The plan to change the level of mandatory cover has one more hurdle to clear.

You can tell the Solicitors Regulation Authority is confident of its board members toeing the line by how quickly the press release appears on your desktop.

This afternoon the dozen or so members were required to vote on changing the minimum mandatory insurance cover from £2m to £500,000.

It’s a proposal with the potential to affect every firm in the country (albeit, a little tenuously, the biggest) and has stirred lots of opinion on our message boards – with very few sitting on the fence.

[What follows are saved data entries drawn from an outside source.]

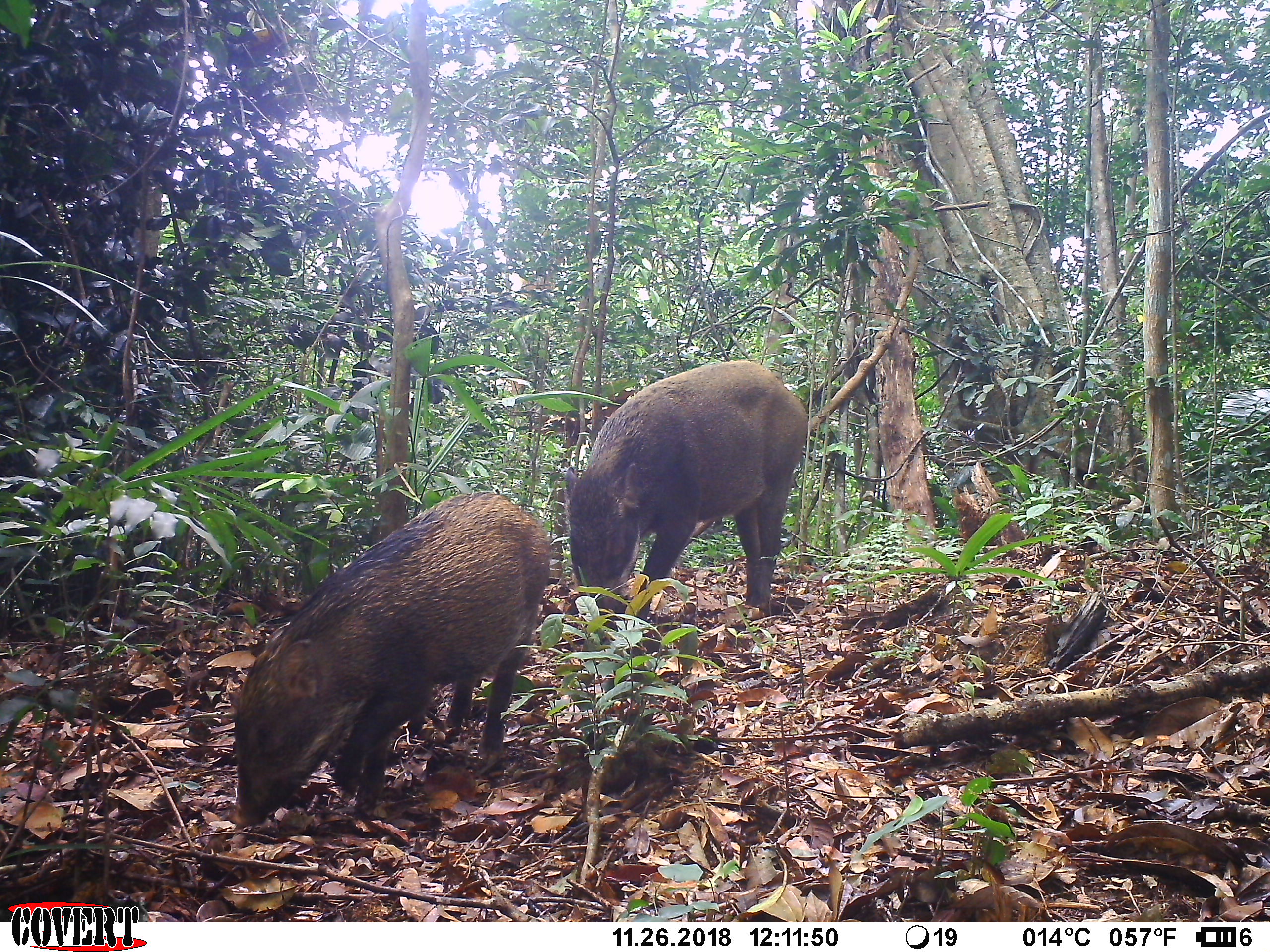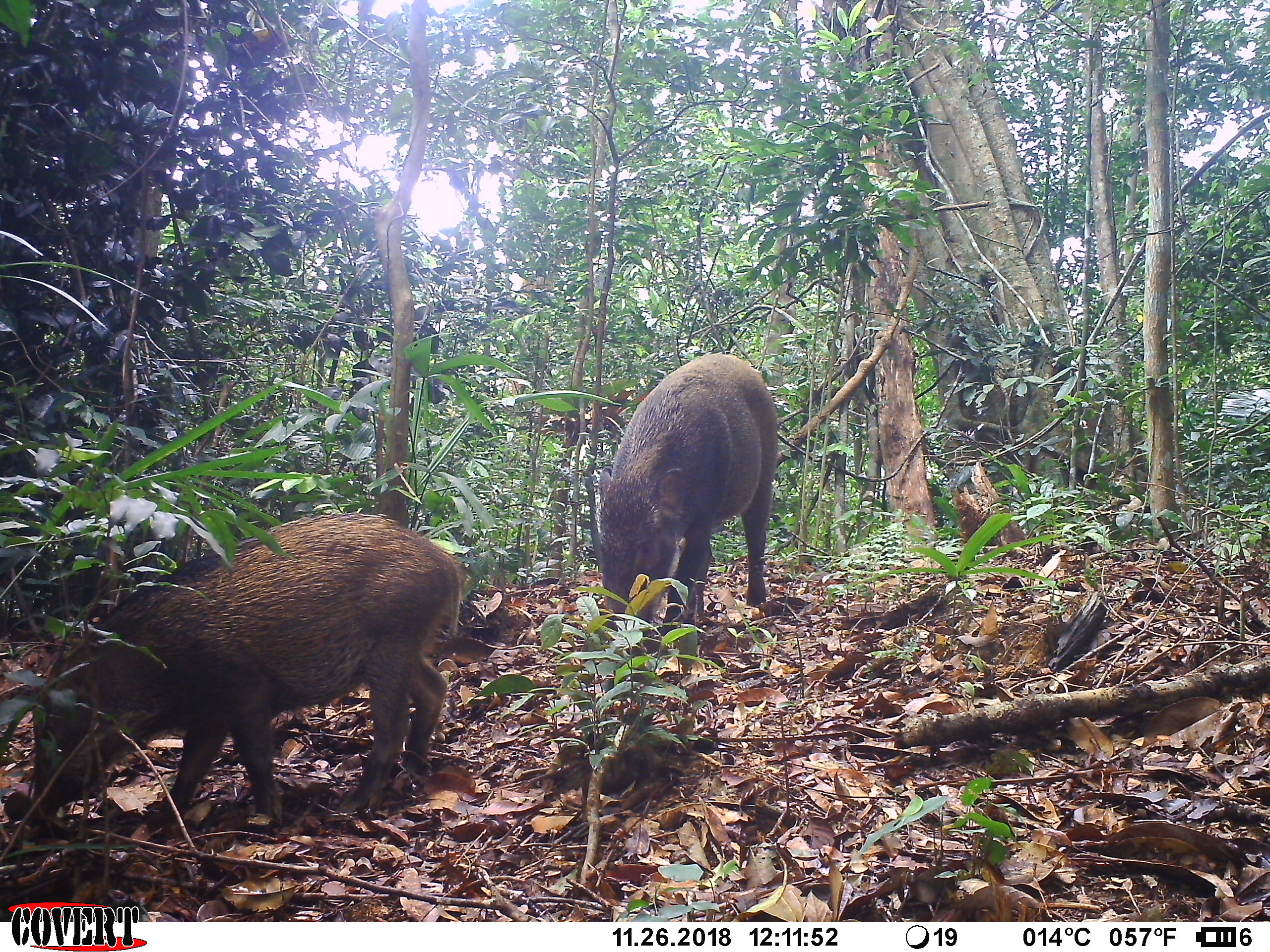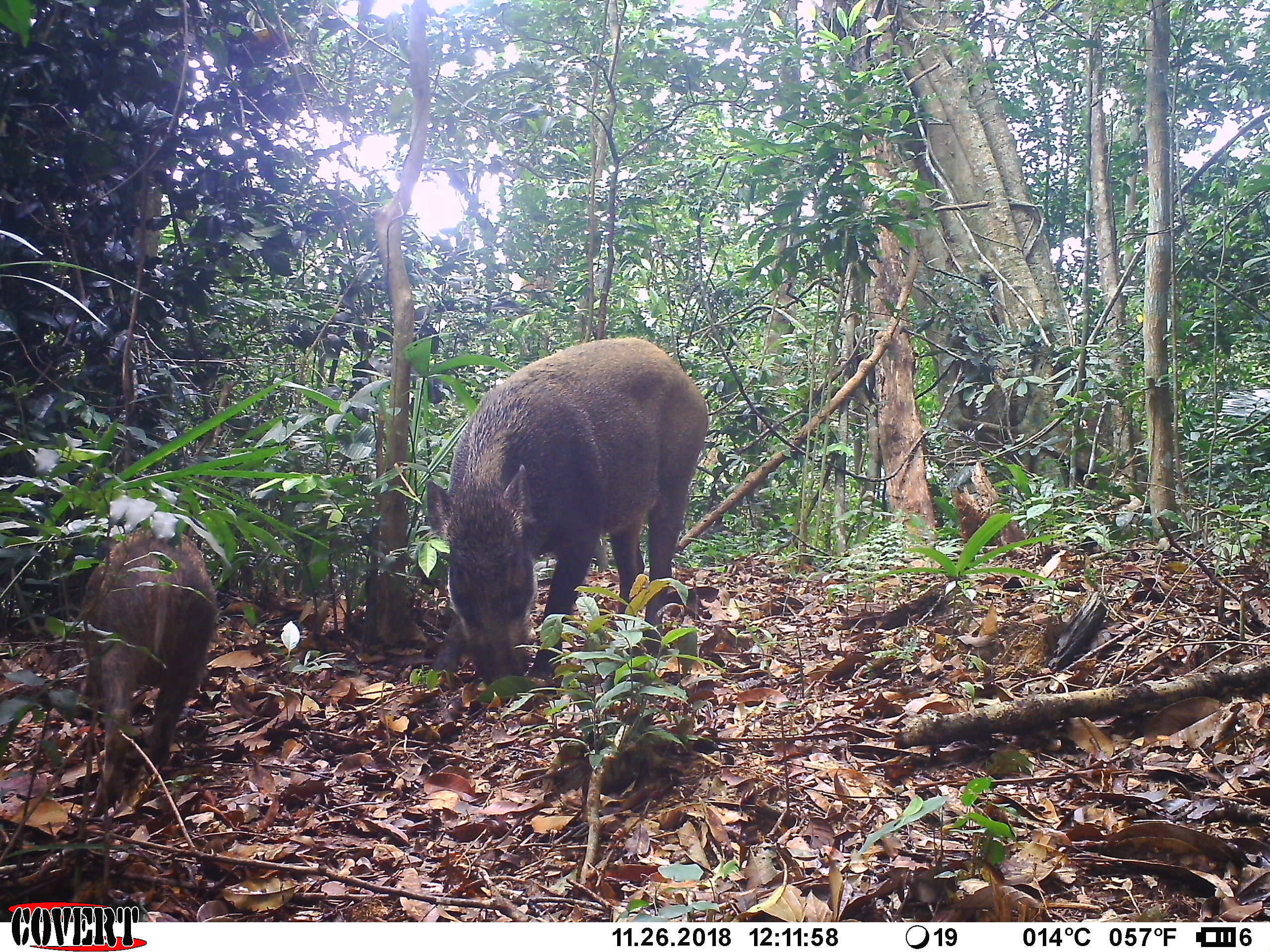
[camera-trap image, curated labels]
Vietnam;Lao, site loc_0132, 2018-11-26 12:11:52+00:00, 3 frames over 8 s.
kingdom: Animalia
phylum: Chordata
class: Mammalia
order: Artiodactyla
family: Suidae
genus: Sus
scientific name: Sus scrofa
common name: eurasian wild pig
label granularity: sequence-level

As it turned out, the members voted almost unanimously to go with the £500,000 cover. The press release, tellingly, was out within 10 minutes. One wonders if a statement had been pre-prepared in the event of the board voting down the proposal.

The Law Society disagreeing with an SRA proposal is hardly new, but the strength of feeling was such on this occasion that a delegation came from Chancery Lane to Birmingham to make a last-ditch appeal for members to say no. In three years of covering these meetings, I’ve never known an ‘outsider’ be allowed to make such a plea, and former president Linda Lee spoke with great passion and sense about the dangers of changing the minimum level.

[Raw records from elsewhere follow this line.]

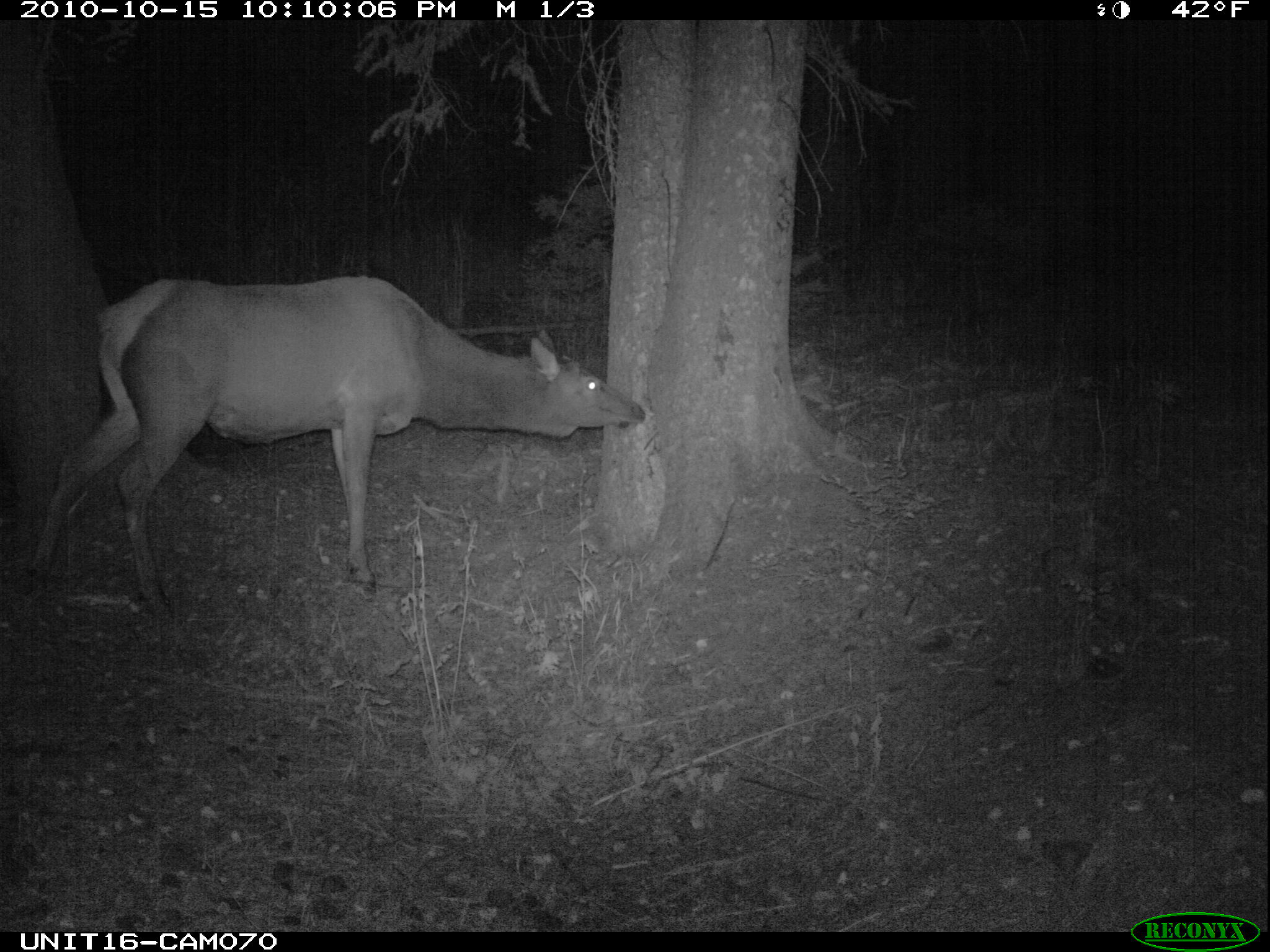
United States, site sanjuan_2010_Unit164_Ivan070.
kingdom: Animalia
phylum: Chordata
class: Mammalia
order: Artiodactyla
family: Cervidae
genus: Cervus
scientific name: Cervus elaphus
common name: red deer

The basis of lower premiums and a liberalised insurance market was a fallacy, she argued, adding that instead the smaller firms will be priced out of anything but minimum cover – then shunned by potential clients because they don’t offer enough cover. A classic Catch 22.

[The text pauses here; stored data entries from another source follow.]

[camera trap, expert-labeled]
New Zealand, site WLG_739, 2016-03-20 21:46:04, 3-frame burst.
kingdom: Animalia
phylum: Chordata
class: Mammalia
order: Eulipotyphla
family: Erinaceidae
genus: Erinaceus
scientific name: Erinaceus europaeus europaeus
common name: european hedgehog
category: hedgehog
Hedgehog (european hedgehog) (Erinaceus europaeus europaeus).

But the arguments fell on deaf ears. Just one member – another former Law Society president, Paul Marsh, voted against.

But is it the end of the matter? Far from it: the reform still requires approval from the oversight regulator, the Legal Services Board.

You can be sure that both the Society and SRA will be banging on the LSB door to get their points across. And it’s certainly not beyond the realms of imagination that the super-regulator might decide this is all moving too quickly. After a six-week consultation and two-hour board debate, you wouldn’t blame it.